Given data:

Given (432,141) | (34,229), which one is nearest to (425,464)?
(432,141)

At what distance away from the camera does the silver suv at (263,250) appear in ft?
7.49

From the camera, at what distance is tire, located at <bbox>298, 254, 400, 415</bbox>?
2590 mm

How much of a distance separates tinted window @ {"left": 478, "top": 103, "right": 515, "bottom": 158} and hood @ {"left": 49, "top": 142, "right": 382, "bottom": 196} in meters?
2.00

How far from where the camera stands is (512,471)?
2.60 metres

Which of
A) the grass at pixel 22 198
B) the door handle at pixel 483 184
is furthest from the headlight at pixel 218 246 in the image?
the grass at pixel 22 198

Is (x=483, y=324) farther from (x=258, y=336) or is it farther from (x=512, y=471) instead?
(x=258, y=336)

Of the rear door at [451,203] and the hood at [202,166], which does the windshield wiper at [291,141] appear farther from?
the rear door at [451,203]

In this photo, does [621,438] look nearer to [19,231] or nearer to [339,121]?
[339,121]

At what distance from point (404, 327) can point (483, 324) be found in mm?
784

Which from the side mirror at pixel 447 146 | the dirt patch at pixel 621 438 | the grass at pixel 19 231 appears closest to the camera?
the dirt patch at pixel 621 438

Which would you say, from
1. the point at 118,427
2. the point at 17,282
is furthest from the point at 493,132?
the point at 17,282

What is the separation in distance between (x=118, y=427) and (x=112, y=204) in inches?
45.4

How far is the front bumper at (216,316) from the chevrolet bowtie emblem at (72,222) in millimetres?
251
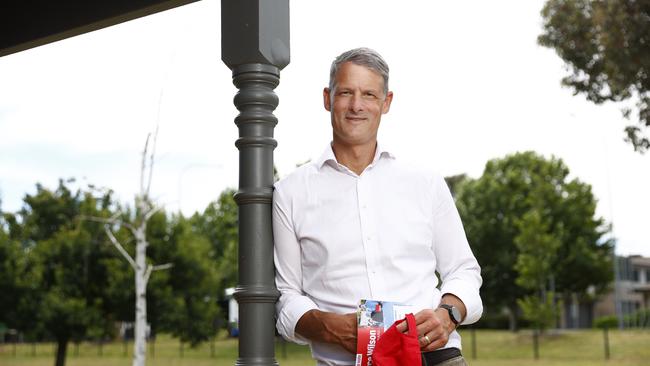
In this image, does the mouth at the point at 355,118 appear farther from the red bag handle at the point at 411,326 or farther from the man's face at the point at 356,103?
the red bag handle at the point at 411,326

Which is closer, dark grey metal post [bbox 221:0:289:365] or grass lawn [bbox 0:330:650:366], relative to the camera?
dark grey metal post [bbox 221:0:289:365]

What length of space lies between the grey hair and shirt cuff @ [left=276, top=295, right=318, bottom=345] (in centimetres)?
49

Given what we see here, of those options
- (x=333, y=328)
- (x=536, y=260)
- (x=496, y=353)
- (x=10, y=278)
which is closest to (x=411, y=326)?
(x=333, y=328)

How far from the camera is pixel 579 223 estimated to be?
2364 centimetres

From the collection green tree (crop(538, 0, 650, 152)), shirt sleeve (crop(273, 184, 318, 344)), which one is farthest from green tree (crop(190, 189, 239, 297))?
shirt sleeve (crop(273, 184, 318, 344))

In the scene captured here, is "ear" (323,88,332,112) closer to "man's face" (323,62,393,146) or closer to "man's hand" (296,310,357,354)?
"man's face" (323,62,393,146)

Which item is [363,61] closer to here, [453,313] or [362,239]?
[362,239]

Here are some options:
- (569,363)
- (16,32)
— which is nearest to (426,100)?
(569,363)

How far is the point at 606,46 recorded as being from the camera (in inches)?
445

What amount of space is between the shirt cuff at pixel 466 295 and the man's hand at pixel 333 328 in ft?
0.78

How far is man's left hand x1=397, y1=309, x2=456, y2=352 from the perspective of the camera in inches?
67.1

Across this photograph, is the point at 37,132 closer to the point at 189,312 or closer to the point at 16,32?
the point at 189,312

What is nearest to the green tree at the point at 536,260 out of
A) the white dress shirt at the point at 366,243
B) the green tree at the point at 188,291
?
the green tree at the point at 188,291

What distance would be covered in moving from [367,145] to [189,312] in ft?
55.3
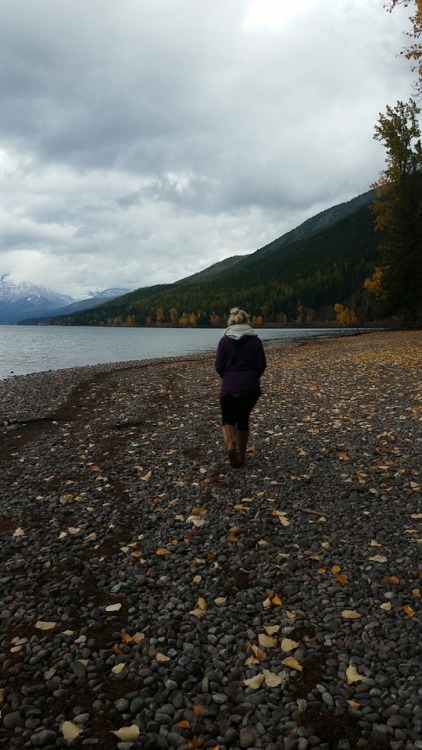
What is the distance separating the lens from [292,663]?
4.58 meters

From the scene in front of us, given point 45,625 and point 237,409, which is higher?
point 237,409

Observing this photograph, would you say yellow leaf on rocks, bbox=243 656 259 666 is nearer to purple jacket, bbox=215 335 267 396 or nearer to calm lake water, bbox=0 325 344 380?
purple jacket, bbox=215 335 267 396

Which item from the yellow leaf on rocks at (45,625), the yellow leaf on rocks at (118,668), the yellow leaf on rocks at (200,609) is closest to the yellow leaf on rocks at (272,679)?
the yellow leaf on rocks at (200,609)

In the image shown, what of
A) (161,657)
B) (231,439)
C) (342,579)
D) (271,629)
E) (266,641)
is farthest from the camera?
(231,439)

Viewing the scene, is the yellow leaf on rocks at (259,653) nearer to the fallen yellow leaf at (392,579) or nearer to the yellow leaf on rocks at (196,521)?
the fallen yellow leaf at (392,579)

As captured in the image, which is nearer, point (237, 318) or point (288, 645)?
point (288, 645)

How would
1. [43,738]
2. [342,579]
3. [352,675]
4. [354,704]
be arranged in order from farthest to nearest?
[342,579]
[352,675]
[354,704]
[43,738]

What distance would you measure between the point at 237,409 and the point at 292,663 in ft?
20.0

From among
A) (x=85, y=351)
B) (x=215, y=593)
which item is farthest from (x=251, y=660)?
(x=85, y=351)

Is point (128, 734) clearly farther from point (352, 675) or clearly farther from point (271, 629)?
point (352, 675)

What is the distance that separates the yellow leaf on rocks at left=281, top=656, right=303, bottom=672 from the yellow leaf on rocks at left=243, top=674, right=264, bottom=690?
1.05 feet

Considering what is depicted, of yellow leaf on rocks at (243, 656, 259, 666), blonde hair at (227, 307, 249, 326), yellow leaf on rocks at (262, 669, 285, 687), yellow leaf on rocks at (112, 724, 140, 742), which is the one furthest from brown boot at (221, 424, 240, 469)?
yellow leaf on rocks at (112, 724, 140, 742)

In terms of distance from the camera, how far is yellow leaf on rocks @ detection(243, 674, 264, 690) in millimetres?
4340

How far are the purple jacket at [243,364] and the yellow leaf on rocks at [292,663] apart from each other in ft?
19.5
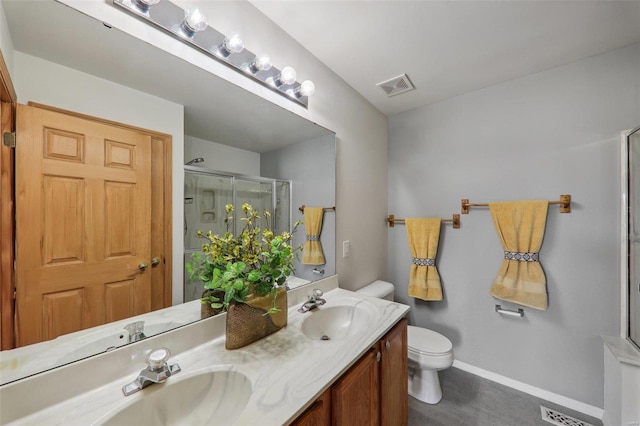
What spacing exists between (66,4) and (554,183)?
8.60 feet

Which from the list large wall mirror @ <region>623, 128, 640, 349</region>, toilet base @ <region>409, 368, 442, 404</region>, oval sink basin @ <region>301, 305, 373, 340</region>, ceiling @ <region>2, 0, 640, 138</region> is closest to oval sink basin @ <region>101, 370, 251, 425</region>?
oval sink basin @ <region>301, 305, 373, 340</region>

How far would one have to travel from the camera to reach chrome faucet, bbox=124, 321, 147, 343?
31.0 inches

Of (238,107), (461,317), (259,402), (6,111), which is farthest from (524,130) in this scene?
(6,111)

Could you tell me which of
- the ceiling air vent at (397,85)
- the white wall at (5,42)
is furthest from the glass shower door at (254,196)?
the ceiling air vent at (397,85)

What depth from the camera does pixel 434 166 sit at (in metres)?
2.16

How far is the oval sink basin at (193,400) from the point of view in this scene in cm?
66

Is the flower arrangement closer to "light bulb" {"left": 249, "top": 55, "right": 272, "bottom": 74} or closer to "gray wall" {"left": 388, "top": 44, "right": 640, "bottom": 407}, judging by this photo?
"light bulb" {"left": 249, "top": 55, "right": 272, "bottom": 74}

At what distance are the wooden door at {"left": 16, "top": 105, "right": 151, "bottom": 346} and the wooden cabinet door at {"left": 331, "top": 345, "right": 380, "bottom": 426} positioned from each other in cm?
74

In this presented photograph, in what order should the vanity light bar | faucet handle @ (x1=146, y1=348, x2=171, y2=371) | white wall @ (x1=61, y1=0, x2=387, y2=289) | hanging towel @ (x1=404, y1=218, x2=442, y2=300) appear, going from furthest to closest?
1. hanging towel @ (x1=404, y1=218, x2=442, y2=300)
2. white wall @ (x1=61, y1=0, x2=387, y2=289)
3. the vanity light bar
4. faucet handle @ (x1=146, y1=348, x2=171, y2=371)

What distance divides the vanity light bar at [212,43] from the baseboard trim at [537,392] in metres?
2.48

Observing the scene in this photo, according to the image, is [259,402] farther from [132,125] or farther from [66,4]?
[66,4]

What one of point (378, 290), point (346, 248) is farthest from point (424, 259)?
point (346, 248)

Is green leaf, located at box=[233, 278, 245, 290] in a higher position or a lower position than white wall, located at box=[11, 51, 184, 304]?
lower

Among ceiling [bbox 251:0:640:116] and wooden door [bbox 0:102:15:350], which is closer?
wooden door [bbox 0:102:15:350]
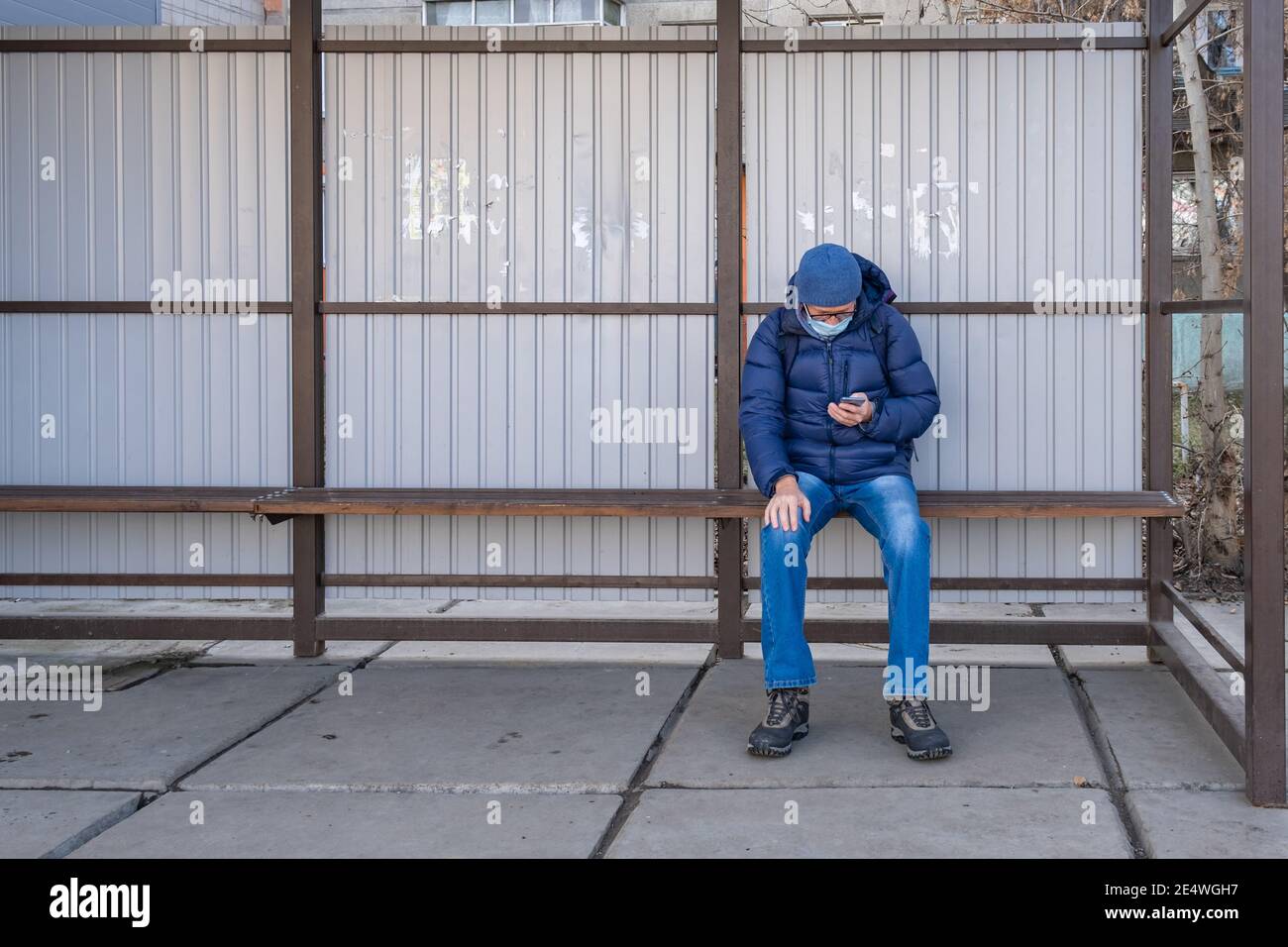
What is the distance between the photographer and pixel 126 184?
19.6ft

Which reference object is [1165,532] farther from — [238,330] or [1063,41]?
[238,330]

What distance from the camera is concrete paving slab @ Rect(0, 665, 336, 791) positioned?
424 cm

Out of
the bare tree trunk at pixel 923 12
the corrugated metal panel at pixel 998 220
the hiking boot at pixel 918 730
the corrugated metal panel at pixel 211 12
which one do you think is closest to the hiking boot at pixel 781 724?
the hiking boot at pixel 918 730

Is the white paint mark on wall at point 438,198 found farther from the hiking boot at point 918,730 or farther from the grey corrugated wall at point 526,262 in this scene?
the hiking boot at point 918,730

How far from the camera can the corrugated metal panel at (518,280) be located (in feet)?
19.2

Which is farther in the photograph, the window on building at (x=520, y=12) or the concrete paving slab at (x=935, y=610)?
the window on building at (x=520, y=12)

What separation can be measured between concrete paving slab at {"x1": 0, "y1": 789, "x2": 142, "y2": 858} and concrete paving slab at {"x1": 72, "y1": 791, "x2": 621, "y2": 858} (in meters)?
0.05

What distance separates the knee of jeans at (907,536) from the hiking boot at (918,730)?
1.58 feet

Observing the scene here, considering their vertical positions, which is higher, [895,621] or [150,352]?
[150,352]

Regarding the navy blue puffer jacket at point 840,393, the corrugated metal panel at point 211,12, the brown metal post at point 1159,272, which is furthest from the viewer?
the corrugated metal panel at point 211,12

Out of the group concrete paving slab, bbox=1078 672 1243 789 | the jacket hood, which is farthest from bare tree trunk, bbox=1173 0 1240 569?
the jacket hood
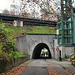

Work to complete: Show every line of the material above that contains the string "sink". Case counts.

Answer to the task:
Which from the list large wall mirror @ <region>623, 128, 640, 349</region>, toilet base @ <region>409, 368, 442, 404</region>, oval sink basin @ <region>301, 305, 373, 340</region>, ceiling @ <region>2, 0, 640, 138</region> is closest to oval sink basin @ <region>101, 370, 251, 425</region>?
oval sink basin @ <region>301, 305, 373, 340</region>
How far is the oval sink basin at (193,400) from the point of view in this scene in cm?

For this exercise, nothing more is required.